You're reading: Share depository late in coming

Who says you needs to own a controlling stake to control a company?

Ukrainian company directors have been proving that old adage wrong for years, using simple schemes to keep full control over their companies – even if the director owns only a minority stake himself, or sometimes no shares at all.

The problem is tied to the slow development of the Ukrainian share depository, an electronic stock clearinghouse that is supposed to ease the transfer of company shares from buyer to seller.

Even though a Ukrainian depository, run by JSC Interregional Securities Union, is already up and running, with over Hr 1.8 billion worth of shares deposited, company directors are wary of using the new service.

The root of this problem lies with privatization process in Ukraine, and the system of shares registration that grew up around it.

In textbook Ukrainian privatization, a company emits its shares, part of which are distributed among employees and management. The rest are sold via tenders or through the stock exchanges by the State Property Fund, and usually the state retains a sizable stake. Rarely is any one party left with a controlling stake.

Each company that emits shares is required by law to employ a registrar, who keeps track of the owners of the company's shares registers any change of ownership of existing shares.

However, the law allows the company itself to choose its own registrar. This is where the problems start.

'Usually, a company director creates his own registrar by appointing one of his best buddies, or he finds a registrar with whom he has very good relations,' said Yury Shapoval, JSC Interregional Securities Union vice president.

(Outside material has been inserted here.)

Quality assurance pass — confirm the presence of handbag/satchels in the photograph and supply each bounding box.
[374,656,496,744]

'The registrar supplies the company director with detailed information about who owns how many shares and, even more importantly, tells him when someone starts to buy up shares from minor holders with the purpose of gaining more control over the company or taking over the company altogether,' he said.

The minority share holders in Ukrainian companies are more often than not their own employees, and a company attempting a takeover will often approach them first when trying to build a controlling stake.

However, to buy these minority stakes, the company attempting the takeover has to register its ownership with the company registrar, who immediately informs the company director of the takeover bid.

'The director then visits each of his employees in turn and tells them that anyone who sells their shares will be fired immediately,' Shapoval said.

Many a takeover attempt has been scuttled in this way, most notably the French company Lafarge's attempt to gain a controlling interest in the Mykolayiv Cement Plant.

After winning a tender for a stake in the Mykolayiv plant, Lafarge went about building up its stake by buying up shares from company employees. But Lafarge found it next to impossible to register its ownership of these shares. The company registrar refused to re-register the shares, claiming there were errors in Lafarge's re-registration documents.

The registrar company was owned by Gradobank, which also holds a stake in Mykolayiv Cement.

'Obviously, Gradobank was trying to retain control over Mykolayiv Cement with the help of its own registrar,' Shapoval said.

Not surprisingly, the director-registrar partnership not only scares off potential foreign investors, it is also a burden on the company itself.

For a start, the company has to print up millions of paper shares, at a cost of around Hr 1 each. Under Ukrainian law, registered paper shares must bear the owner's name, so each time a share changes hands a new certificate has to be printed up with the new owner's name on it. Share certificates with the old owners names have to be stored with a bank for five years before they are destroyed, and the storage costs are billed to the issuing company.

A simple solution to all these problems would be to make use of a share depository and electronic shares, according to JSC Interregional Securities Union President Mykola Shvetsov.

'The depository allows ownership rights to be transferred quickly and eliminates the risk of shares' getting lost,' Shvetsov said.

What is more, the transfer of share ownership takes a matter of hours with the depository, as opposed to five to seven days through a company registrar, Shapoval added.

Unfortunately, these advantages to share owners are seen as distinct disadvantages to Ukrainian company directors, so the depository is not growing as fast as was hoped.

'If shares are stored at a depository, the company director or other interested owners cannot determine just who exactly owns these shares. They understand they can lose control over the company more easily and more quickly if their shares are stored at a depository, so they prefer not to use its services,' Shapoval said.

Despite the problems, plans are going ahead to turn the Interregional Securities Union depository into a national shares depository. The U.S. Agency for International Development is planning to invest $10 million in the depository's development, and the U.S. aid agency has already given consultants PricewaterhouseCoopers the job of implementing the project. The project is scheduled to be completed by next summer.